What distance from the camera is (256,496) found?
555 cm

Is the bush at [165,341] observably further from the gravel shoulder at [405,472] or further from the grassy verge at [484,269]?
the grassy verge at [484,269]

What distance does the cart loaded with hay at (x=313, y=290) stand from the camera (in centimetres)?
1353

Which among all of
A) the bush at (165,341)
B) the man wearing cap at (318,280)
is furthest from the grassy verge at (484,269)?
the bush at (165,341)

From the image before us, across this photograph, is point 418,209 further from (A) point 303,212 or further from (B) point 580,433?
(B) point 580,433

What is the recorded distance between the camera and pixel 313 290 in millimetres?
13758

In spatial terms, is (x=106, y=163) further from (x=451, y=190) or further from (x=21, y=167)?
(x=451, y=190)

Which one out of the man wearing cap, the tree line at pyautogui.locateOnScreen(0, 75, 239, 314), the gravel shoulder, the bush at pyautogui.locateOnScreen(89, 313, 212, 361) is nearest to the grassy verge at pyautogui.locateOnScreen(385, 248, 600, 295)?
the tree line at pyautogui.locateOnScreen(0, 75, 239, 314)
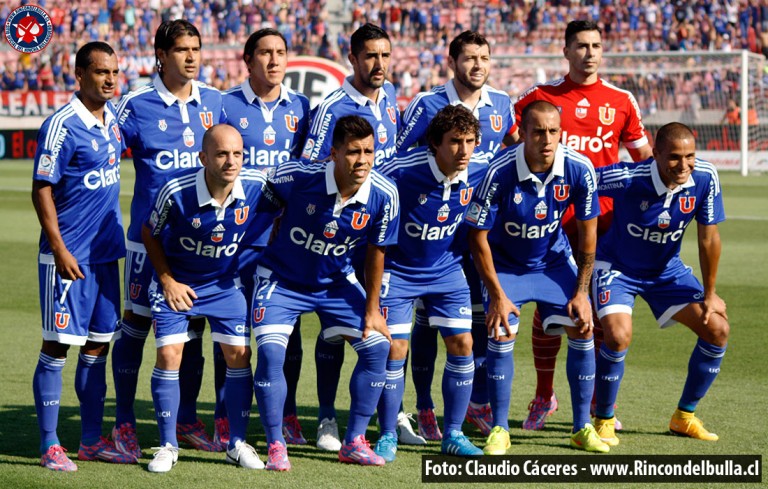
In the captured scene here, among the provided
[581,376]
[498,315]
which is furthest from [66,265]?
[581,376]

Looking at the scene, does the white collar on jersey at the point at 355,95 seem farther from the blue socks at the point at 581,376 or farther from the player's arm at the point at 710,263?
the player's arm at the point at 710,263

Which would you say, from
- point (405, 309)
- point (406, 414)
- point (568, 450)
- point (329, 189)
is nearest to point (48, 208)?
point (329, 189)

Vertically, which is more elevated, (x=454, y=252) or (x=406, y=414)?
(x=454, y=252)

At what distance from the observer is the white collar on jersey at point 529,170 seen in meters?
6.16

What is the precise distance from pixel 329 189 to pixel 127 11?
A: 113 feet

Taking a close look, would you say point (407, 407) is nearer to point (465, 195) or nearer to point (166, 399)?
point (465, 195)

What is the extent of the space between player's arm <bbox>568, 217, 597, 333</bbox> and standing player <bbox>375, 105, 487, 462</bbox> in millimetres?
604

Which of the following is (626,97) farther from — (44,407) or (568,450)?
(44,407)

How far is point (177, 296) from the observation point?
5770 mm

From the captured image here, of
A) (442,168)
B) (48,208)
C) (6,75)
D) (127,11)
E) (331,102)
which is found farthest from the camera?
(127,11)

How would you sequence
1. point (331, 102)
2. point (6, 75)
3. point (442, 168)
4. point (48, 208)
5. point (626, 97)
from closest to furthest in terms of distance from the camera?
1. point (48, 208)
2. point (442, 168)
3. point (331, 102)
4. point (626, 97)
5. point (6, 75)

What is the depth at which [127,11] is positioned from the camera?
125ft

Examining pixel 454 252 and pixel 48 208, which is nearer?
pixel 48 208

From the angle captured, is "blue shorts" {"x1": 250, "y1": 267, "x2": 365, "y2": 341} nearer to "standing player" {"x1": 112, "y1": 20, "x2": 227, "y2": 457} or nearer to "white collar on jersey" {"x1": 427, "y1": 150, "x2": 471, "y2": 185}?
"standing player" {"x1": 112, "y1": 20, "x2": 227, "y2": 457}
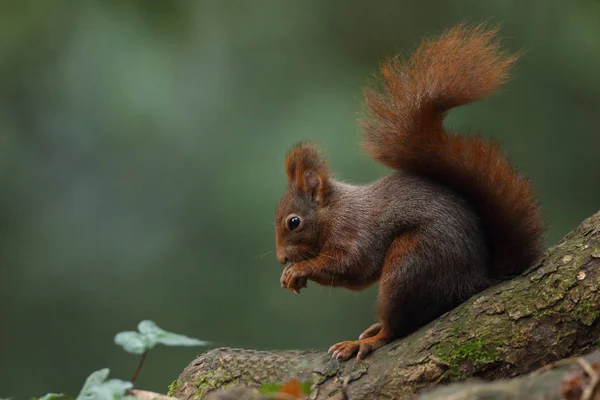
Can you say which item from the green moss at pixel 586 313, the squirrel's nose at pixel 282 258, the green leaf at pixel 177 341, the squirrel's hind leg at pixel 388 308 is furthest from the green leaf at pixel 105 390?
the green moss at pixel 586 313

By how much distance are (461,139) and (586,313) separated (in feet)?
1.96

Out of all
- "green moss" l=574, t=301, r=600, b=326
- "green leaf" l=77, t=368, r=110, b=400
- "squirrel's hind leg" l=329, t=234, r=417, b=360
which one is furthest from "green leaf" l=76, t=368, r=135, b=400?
"green moss" l=574, t=301, r=600, b=326

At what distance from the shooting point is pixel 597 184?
11.9 ft

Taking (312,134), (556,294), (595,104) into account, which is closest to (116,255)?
(312,134)

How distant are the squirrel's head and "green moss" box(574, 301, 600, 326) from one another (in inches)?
32.6

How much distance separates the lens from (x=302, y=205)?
7.21 ft

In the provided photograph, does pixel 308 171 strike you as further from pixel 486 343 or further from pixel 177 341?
pixel 177 341

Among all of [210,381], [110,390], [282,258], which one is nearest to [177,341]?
[110,390]

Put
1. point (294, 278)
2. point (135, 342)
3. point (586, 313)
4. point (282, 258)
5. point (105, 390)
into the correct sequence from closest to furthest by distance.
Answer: point (105, 390) → point (135, 342) → point (586, 313) → point (294, 278) → point (282, 258)

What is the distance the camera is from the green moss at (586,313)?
1.63m

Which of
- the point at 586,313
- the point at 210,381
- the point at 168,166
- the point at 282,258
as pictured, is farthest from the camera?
the point at 168,166

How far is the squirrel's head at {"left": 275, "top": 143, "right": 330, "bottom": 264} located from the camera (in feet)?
7.09

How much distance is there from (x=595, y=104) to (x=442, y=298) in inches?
88.3

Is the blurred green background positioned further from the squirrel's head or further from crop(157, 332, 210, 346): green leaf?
crop(157, 332, 210, 346): green leaf
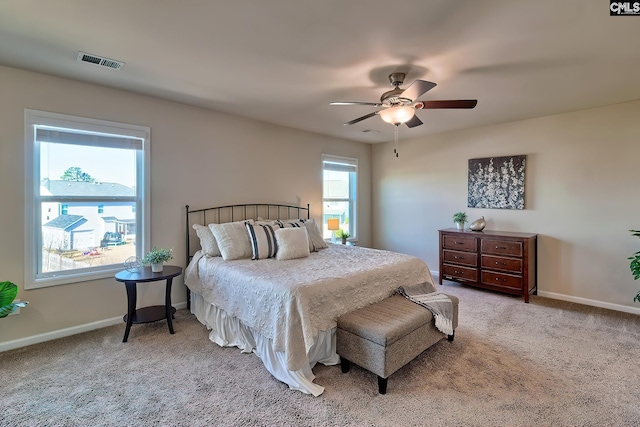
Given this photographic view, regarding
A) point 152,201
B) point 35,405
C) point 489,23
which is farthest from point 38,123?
point 489,23

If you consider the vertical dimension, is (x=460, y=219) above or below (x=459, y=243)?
above

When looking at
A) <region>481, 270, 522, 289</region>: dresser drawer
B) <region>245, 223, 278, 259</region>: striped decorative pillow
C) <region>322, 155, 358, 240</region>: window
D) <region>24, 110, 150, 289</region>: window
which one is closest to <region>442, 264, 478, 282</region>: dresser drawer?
<region>481, 270, 522, 289</region>: dresser drawer

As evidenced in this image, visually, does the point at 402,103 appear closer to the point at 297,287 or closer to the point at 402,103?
the point at 402,103

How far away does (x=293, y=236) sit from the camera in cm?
363

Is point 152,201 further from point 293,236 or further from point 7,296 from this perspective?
point 293,236

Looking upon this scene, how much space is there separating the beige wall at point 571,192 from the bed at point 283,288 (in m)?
2.37

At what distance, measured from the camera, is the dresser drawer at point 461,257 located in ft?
14.8

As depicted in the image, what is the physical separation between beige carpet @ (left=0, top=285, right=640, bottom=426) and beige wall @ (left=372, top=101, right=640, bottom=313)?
101 centimetres

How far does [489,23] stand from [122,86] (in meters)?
3.45

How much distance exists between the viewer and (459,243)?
466cm

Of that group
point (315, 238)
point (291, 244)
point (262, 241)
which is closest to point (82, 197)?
point (262, 241)

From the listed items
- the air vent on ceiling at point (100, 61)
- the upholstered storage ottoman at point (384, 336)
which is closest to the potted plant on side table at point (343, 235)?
the upholstered storage ottoman at point (384, 336)

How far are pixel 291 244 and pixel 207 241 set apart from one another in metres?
0.99

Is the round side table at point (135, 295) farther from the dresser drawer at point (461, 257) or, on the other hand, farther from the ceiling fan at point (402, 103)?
the dresser drawer at point (461, 257)
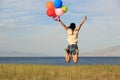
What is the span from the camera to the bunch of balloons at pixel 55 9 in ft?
53.4

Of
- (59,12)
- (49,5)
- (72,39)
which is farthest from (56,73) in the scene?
(49,5)

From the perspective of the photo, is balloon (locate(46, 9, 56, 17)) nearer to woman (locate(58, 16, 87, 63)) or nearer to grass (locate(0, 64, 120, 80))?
woman (locate(58, 16, 87, 63))

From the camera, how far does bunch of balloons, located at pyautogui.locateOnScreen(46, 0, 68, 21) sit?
1628 centimetres

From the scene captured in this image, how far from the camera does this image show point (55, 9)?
54.1 feet

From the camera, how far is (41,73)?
16.4 m

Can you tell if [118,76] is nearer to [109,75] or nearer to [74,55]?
[109,75]

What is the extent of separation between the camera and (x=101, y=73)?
1634 cm

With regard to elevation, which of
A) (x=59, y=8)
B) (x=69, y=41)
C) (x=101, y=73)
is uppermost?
(x=59, y=8)

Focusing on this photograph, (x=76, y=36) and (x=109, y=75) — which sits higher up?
(x=76, y=36)

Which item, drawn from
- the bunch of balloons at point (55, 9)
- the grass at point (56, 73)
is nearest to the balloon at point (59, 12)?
the bunch of balloons at point (55, 9)

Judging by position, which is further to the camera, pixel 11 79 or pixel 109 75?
pixel 109 75

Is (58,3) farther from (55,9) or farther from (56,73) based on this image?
(56,73)

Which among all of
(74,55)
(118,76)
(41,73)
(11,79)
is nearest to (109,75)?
(118,76)

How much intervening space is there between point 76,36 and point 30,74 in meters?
2.50
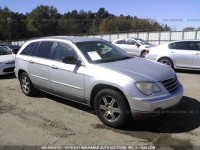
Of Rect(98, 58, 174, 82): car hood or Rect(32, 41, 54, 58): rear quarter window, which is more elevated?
Rect(32, 41, 54, 58): rear quarter window

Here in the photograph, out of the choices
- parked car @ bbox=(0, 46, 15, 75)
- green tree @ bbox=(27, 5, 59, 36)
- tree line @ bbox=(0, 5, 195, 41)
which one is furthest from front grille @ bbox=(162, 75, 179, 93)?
green tree @ bbox=(27, 5, 59, 36)

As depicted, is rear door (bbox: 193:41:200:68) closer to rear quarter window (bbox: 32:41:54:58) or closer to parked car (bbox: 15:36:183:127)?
parked car (bbox: 15:36:183:127)

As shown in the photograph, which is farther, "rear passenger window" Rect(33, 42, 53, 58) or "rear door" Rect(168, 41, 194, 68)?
"rear door" Rect(168, 41, 194, 68)

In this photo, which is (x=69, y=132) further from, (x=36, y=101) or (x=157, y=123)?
(x=36, y=101)

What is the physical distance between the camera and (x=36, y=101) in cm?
572

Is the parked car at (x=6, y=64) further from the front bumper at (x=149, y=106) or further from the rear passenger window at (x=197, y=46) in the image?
the rear passenger window at (x=197, y=46)

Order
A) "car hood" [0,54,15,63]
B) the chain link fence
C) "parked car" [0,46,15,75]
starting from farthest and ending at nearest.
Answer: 1. the chain link fence
2. "car hood" [0,54,15,63]
3. "parked car" [0,46,15,75]

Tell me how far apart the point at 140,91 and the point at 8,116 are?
3.09 meters

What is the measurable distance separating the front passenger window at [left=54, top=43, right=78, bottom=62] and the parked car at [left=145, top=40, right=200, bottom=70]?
19.1 feet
________________
EXERCISE AIM
Find the line that contains "In this photo, which". Repeat it and every line after it, exactly as written, up to and including the last line of the records above.

ANSWER TO THIS PROBLEM
In this photo, which is (x=69, y=132) further from, (x=36, y=101) or (x=157, y=123)?
(x=36, y=101)

What is the physical distance between the camera and (x=36, y=101) in cm?
572

Is the parked car at (x=6, y=64) further from the front bumper at (x=149, y=106) or further from the rear passenger window at (x=197, y=46) in the image?
the rear passenger window at (x=197, y=46)

Order
A) "car hood" [0,54,15,63]
B) the chain link fence
C) "parked car" [0,46,15,75]
starting from farthest and ending at nearest.
Answer: 1. the chain link fence
2. "car hood" [0,54,15,63]
3. "parked car" [0,46,15,75]

Tell me how far apart the point at 140,91 and the point at 8,116 are?
3.09 meters

What is the measurable distance separating the front passenger window at [left=54, top=43, right=78, bottom=62] and the parked car at [left=145, top=40, right=200, bottom=70]?
19.1 feet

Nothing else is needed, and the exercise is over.